A regulamentação pode ser tanto restritiva como liberal.

Regulamentação restritiva: Uruguai Partindo do pressuposto de que seria melhor e mais seguro vender cannabis legalmente do que permitir ao crime organizado administrar o mercado, o Uruguai (3,3 milhões de habitantes, com estimados 120 mil usuários de cannabis) foi o primeiro país do mundo a se desviar abertamente do regime mundial de proibição, legalizando formalmente a produção e a venda de maconha em dezembro de 2013. A Lei 19.172 revogou formalmente a proibição de cannabis e introduziu um sistema de regulamentação restritiva. Declarando que “o Estado assumirá o controle das atividades de regulamentação, importação, exportação, plantio, cultivo, colheita, produção, aquisição a qualquer título, armazenamento, comercialização e distribuição da cannabis e seus derivados”, a nova lei estabeleceu um monopólio estatal sobre a cannabis, a ser gerido pelo Ministério da Saúde e seu Instituto de Regulação e Controle da Cannabis (IRCCA). O IRCCA agora concede licenças a produtores privados de maconha em grande escala, em local secreto, para colheita anual máxima de 22 toneladas, regula a distribuição da maconha com controle de preço de aproximadamente um dólar por grama (o governo não cobra impostos sobre o valor agregado), e autoriza às farmácias a instalar software de identificação biométrica do consumidor, assim como também a instalar caixas de proteção para armazenar os dois quilos máximos de maconha que a cada farmácia é permitido manter em estoque. Os consumidores podem portar até 40 gramas para uso próprio, e podem plantar até seis pés em suas residências. Podem ser formados clubes canábicos de até 45 pessoas, autorizados a plantar até 99 pés, desde que não vendam sua colheita. Pessoas que querem vender (até 10 gramas por semana) devem se registrar no governo. Atividades ilegais permanecem puníveis com prisão, que variam de um mínimo de 12 a 20 meses a um máximo de 4 a 8 anos.

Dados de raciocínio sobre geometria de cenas
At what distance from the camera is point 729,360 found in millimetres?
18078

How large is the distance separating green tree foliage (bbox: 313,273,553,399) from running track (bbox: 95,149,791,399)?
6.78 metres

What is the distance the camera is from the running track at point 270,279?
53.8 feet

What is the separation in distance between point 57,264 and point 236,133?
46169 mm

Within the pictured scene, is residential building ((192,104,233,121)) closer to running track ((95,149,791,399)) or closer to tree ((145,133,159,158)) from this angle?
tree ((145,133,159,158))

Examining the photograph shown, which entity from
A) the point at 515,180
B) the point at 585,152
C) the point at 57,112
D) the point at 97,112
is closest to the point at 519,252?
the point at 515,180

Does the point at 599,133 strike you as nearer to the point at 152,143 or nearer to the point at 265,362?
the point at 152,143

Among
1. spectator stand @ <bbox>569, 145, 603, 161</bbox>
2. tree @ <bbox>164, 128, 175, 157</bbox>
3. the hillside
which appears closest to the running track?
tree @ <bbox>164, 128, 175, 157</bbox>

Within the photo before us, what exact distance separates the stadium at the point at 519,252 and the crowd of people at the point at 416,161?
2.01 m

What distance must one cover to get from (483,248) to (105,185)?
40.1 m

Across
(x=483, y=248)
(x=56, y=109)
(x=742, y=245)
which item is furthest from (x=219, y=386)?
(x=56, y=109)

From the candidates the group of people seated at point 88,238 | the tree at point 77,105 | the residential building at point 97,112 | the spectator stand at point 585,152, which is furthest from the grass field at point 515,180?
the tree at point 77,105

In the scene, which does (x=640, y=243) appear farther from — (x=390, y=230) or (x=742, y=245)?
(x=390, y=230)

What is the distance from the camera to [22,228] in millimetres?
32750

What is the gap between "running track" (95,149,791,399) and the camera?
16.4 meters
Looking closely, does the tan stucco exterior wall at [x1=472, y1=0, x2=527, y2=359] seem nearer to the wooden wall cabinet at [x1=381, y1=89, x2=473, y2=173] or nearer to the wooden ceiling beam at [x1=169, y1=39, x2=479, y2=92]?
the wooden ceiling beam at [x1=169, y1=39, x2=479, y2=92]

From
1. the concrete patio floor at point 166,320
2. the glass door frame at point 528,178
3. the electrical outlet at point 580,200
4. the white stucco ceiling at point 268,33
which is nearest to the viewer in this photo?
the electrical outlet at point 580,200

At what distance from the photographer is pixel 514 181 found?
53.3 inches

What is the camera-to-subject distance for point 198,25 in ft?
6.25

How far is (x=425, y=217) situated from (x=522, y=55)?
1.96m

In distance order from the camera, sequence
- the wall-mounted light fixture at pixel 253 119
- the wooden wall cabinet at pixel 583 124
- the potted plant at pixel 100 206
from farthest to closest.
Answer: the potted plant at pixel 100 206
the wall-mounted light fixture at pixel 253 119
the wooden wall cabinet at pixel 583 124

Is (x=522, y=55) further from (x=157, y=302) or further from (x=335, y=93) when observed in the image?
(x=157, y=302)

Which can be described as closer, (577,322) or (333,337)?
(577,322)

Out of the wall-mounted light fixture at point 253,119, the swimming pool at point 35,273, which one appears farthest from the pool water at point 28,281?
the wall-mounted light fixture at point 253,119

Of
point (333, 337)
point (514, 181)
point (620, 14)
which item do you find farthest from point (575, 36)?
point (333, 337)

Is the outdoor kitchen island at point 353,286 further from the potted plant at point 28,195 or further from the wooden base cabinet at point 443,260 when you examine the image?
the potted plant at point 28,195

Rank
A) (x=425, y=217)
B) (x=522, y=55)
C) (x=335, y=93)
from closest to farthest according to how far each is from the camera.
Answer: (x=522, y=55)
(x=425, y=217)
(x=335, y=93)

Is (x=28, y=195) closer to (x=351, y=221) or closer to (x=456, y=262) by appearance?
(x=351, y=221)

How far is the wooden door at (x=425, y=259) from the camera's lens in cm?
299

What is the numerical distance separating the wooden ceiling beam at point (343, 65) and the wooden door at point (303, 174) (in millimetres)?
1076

* * *

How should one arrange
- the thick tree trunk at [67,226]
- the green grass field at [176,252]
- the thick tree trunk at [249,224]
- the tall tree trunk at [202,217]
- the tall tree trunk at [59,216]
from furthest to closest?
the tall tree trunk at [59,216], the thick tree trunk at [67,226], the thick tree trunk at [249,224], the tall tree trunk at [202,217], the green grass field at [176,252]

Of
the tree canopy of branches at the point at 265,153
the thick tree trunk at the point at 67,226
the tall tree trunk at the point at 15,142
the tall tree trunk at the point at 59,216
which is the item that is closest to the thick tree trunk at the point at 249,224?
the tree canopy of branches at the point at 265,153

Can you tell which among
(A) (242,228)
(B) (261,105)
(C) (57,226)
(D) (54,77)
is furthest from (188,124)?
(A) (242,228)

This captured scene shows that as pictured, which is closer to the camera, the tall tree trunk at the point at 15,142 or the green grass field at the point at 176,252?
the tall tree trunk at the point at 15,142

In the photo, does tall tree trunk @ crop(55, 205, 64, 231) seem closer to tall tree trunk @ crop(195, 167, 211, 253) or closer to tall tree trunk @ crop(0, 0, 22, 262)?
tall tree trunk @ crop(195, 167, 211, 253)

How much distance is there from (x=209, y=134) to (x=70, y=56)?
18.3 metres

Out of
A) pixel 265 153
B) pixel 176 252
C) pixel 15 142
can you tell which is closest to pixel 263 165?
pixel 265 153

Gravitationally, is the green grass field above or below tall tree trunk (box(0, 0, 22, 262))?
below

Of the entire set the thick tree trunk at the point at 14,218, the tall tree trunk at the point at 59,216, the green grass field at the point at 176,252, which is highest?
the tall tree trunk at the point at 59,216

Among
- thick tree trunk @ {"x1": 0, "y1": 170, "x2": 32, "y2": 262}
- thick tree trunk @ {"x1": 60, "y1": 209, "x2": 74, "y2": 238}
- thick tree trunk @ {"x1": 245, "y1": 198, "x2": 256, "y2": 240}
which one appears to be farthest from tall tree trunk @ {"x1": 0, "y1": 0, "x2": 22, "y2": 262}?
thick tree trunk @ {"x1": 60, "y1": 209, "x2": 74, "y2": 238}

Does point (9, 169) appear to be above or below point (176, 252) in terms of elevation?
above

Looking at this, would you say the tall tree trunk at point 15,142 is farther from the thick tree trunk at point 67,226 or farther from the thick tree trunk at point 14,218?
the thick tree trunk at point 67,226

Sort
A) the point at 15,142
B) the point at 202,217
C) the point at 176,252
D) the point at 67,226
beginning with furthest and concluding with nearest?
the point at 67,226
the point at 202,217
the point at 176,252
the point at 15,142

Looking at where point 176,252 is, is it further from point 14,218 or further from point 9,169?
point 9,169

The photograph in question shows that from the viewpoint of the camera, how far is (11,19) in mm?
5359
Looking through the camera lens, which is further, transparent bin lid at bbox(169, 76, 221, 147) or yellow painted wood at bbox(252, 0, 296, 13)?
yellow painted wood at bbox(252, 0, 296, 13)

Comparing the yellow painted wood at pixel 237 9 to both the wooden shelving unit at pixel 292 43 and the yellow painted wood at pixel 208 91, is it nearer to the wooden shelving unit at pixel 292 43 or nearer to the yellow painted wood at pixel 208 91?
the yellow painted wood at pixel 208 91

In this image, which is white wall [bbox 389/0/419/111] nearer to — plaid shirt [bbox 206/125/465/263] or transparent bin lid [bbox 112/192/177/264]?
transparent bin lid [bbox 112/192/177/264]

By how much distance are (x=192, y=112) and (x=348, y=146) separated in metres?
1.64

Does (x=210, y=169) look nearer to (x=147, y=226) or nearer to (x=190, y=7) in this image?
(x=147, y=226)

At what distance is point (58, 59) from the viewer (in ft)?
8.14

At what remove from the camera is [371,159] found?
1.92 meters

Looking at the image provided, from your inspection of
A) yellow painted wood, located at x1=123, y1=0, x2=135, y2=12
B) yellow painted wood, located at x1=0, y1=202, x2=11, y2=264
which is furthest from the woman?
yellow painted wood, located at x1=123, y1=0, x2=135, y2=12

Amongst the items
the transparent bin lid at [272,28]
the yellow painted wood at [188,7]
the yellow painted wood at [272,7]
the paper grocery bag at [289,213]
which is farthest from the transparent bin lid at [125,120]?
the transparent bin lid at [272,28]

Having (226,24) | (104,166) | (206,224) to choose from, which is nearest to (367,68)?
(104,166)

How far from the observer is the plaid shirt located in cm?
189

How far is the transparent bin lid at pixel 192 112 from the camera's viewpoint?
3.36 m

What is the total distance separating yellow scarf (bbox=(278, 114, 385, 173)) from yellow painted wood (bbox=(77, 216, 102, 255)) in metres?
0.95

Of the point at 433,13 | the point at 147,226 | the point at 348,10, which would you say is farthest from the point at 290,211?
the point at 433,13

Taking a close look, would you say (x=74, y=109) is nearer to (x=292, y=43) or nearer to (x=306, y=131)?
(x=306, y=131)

#### Tarefa 1
Resuma em duas frases o texto sobre a regulamentação da cannabis no Uruguai.
#### Tarefa 2
Segundo o texto de estudo, qual é o número máximo de pessoas que um clube canábico pode ter?

#### Resposta 1
Em dezembro de 2013, o Uruguai foi o primeiro país do mundo a legalizar formalmente a produção e a venda de maconha, com a Lei 19.172, que revogou a proibição e criou um sistema de regulamentação restritiva. A lei estabeleceu um monopólio estatal gerido pelo Ministério da Saúde e pelo IRCCA, que concede licenças a produtores e regula a distribuição com controle de preço, enquanto os consumidores podem portar até 40 gramas e plantar até seis pés em casa.

#### Resposta 2
Até 45 pessoas.